Is the problem that fans will get upset by the attempt at manipulation? Not really. Think of all the instances listed above and people still came back to see what would happen next. In some instances, it actually increased an audience because the buzz was so strong - think back to Scott Hall's Nitro debut as a shining example of that.

What about how many times these "pipe bombs" have been dropped? Nah -- they're not done all that often and typically feel unique and fresh enough to work.

What about the concept that some of the "boys in the back" get angry because they've kept in the dark? That's certainly not ideal, but so long as it's done sparingly.

So if it's not, then what exactly is the problem?

The problem is that if the audience is trained to think a Worked Shoot is real... then what it does it say about the rest of the people on your wrestling show? When MJF "breaks kayfabe" on live television, there are no real consequences to his actions. Sure, they may tease suspensions or some such as this story progresses... but let's not forget what brought about this angle in the first place - the guy legit no-showed a fan event and he didn't receive any punishment for that.  So why would in storyline terms would he be suspended NOW?

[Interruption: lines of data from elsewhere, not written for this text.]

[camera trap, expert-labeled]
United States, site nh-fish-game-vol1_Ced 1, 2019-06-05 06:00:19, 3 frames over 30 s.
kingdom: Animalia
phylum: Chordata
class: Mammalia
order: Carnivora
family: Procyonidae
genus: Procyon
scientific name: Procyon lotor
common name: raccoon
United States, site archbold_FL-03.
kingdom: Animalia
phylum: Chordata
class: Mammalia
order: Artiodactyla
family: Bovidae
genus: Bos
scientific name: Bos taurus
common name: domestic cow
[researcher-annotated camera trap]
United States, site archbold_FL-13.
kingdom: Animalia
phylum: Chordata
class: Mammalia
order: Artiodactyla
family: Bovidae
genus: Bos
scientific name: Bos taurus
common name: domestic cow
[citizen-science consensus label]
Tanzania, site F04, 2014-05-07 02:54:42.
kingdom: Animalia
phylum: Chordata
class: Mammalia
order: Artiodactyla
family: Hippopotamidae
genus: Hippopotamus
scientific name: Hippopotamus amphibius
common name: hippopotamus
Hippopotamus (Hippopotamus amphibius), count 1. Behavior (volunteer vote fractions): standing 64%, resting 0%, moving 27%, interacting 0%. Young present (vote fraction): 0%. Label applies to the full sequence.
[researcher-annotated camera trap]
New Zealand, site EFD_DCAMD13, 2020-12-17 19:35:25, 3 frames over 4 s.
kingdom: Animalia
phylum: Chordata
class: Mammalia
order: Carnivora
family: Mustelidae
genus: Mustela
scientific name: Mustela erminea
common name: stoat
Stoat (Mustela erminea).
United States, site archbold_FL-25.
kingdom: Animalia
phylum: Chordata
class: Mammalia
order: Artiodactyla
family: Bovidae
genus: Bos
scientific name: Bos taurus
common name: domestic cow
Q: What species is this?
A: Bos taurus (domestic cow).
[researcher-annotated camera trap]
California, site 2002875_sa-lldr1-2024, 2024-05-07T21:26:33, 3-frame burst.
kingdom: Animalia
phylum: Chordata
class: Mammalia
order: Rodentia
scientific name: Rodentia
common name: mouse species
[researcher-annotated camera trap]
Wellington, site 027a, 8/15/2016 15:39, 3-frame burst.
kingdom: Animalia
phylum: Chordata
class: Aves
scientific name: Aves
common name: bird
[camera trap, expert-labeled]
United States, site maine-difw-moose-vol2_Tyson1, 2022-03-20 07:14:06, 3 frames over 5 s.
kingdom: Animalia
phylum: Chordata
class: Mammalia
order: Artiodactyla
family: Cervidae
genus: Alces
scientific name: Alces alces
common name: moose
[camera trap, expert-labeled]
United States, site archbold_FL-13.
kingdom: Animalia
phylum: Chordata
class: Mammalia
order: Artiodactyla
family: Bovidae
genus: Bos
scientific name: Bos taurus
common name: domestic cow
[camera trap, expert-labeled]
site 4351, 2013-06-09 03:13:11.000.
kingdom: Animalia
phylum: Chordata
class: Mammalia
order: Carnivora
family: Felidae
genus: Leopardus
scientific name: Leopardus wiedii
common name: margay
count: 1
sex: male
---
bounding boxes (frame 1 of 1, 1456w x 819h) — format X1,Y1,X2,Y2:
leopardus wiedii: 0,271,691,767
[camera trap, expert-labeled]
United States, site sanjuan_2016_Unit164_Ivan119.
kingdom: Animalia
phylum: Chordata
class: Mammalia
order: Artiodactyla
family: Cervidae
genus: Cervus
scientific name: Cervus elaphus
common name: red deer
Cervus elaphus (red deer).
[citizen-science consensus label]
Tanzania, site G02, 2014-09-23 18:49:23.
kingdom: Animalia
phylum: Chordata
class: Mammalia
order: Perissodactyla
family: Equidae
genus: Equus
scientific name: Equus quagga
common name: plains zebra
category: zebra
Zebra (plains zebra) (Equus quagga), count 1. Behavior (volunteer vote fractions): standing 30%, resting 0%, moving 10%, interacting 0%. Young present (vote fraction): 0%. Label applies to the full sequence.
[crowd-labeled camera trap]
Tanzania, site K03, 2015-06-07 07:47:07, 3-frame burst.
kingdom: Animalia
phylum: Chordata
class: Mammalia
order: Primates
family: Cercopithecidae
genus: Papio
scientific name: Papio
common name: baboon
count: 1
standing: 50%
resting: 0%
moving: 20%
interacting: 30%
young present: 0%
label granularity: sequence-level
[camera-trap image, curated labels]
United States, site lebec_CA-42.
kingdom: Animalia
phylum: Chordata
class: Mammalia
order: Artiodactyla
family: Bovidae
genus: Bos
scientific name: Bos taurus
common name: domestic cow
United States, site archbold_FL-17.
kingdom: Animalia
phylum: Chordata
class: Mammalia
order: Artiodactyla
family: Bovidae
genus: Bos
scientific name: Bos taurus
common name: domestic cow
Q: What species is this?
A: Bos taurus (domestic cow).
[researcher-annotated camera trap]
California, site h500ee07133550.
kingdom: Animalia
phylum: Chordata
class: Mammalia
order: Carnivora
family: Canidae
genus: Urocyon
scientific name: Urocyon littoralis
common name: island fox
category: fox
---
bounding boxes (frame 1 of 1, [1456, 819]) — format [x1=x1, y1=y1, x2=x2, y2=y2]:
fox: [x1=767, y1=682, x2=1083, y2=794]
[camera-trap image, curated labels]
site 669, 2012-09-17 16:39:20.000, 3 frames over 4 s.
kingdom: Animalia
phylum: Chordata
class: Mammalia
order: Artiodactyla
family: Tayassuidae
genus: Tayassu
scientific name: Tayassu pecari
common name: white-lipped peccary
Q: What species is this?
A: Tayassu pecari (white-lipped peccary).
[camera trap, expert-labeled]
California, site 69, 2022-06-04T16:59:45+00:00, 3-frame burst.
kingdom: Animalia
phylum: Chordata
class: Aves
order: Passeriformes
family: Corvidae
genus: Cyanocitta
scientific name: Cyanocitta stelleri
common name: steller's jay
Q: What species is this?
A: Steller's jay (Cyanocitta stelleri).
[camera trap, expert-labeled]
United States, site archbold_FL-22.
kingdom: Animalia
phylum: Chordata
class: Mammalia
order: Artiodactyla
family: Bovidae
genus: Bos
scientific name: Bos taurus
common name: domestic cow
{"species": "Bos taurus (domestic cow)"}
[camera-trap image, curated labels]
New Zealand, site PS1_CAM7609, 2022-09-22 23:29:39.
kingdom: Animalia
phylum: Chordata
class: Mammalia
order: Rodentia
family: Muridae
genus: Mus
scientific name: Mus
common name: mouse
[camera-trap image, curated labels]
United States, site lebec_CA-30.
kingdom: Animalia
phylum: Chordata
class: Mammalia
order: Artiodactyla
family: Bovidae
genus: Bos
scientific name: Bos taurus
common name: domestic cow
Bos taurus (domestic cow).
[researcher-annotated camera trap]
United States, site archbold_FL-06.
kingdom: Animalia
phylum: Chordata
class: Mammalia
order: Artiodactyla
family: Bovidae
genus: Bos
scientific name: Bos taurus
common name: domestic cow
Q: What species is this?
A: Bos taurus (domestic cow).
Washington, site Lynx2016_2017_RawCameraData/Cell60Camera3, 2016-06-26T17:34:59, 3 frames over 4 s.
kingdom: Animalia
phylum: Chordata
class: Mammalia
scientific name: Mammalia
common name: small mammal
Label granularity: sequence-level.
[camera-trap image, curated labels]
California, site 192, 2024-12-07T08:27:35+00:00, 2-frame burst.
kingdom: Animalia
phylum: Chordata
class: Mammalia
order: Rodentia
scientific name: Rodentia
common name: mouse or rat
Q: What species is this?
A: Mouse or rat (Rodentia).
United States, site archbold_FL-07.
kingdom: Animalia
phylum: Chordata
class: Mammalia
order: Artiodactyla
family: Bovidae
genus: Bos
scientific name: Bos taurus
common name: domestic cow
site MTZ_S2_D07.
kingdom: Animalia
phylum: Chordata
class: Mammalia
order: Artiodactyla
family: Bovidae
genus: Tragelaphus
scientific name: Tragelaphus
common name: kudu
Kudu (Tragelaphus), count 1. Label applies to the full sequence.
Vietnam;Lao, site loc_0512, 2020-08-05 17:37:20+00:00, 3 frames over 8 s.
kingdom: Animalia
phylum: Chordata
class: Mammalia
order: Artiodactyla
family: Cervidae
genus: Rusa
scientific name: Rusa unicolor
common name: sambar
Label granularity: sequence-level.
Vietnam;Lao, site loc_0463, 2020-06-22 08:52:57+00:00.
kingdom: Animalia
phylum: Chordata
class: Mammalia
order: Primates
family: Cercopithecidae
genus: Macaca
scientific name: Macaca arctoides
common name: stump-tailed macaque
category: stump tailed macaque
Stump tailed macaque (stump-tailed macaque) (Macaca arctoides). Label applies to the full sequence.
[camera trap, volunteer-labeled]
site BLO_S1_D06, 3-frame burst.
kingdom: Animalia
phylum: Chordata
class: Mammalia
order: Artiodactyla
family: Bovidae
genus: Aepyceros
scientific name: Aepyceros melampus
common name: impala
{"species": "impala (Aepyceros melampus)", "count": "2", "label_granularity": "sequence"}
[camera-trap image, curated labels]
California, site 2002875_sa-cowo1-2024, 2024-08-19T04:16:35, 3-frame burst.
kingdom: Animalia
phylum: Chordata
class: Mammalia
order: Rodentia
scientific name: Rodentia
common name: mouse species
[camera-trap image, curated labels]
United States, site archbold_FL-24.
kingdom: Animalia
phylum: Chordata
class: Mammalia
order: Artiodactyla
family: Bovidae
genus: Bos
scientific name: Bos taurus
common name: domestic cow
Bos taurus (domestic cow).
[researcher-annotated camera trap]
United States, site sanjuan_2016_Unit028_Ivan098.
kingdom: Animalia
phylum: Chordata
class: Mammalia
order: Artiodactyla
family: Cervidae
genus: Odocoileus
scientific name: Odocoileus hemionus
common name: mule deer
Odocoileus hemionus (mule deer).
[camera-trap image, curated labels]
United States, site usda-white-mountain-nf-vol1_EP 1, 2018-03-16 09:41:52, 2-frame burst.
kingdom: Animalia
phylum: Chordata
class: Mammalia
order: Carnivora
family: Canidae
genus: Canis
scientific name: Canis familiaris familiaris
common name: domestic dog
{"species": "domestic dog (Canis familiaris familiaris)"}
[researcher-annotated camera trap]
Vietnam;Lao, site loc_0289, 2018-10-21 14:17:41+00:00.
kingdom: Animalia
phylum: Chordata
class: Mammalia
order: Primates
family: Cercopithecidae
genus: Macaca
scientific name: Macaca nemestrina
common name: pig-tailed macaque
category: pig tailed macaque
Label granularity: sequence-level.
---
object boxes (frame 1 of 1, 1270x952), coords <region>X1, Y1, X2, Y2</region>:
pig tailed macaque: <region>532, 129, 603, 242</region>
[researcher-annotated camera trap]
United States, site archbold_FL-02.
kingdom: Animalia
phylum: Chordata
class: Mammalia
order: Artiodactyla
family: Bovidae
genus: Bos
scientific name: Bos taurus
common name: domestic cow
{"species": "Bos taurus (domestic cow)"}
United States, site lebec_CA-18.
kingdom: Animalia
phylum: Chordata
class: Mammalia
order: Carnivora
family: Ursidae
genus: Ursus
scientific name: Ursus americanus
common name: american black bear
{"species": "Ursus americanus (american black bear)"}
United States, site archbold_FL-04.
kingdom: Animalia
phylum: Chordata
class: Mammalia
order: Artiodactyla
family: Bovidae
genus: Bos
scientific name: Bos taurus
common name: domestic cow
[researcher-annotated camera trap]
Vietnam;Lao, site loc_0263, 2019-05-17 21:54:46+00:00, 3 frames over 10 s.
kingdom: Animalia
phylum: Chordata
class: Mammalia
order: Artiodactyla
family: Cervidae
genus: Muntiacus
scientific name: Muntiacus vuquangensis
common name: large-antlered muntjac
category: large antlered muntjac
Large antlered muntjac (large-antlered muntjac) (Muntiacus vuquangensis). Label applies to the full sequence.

But beyond that, if MJF can get away with swearing and burying his boss... why wouldn't Wardlow, Britt Baker, Jon Moxley and everyone on the show do the exact same thing? Remember, you can do whatever you want and there are no consequences. There's a real-life reason they won't the same thing -- MJF's promo will no longer seem unique -- but what does that say about everyone else?

Sure, they've advanced MJF's position in the company (and truly, the industry) with this promo, but they've made everyone else on the roster look "less than." And it's certainly not an indictment on this one AEW segment. Go back to the Montreal Screwjob, CM Punk's pipebomb, Brian Pillman shooting in WCW and then showing up in ECW, or any number of other worked shoots. The people who broke the rules come across as stars, while everyone else on the roster are positioned as saps who can't break the fourth wall.

And that's a pretty big problem, and one that's tough to overcome.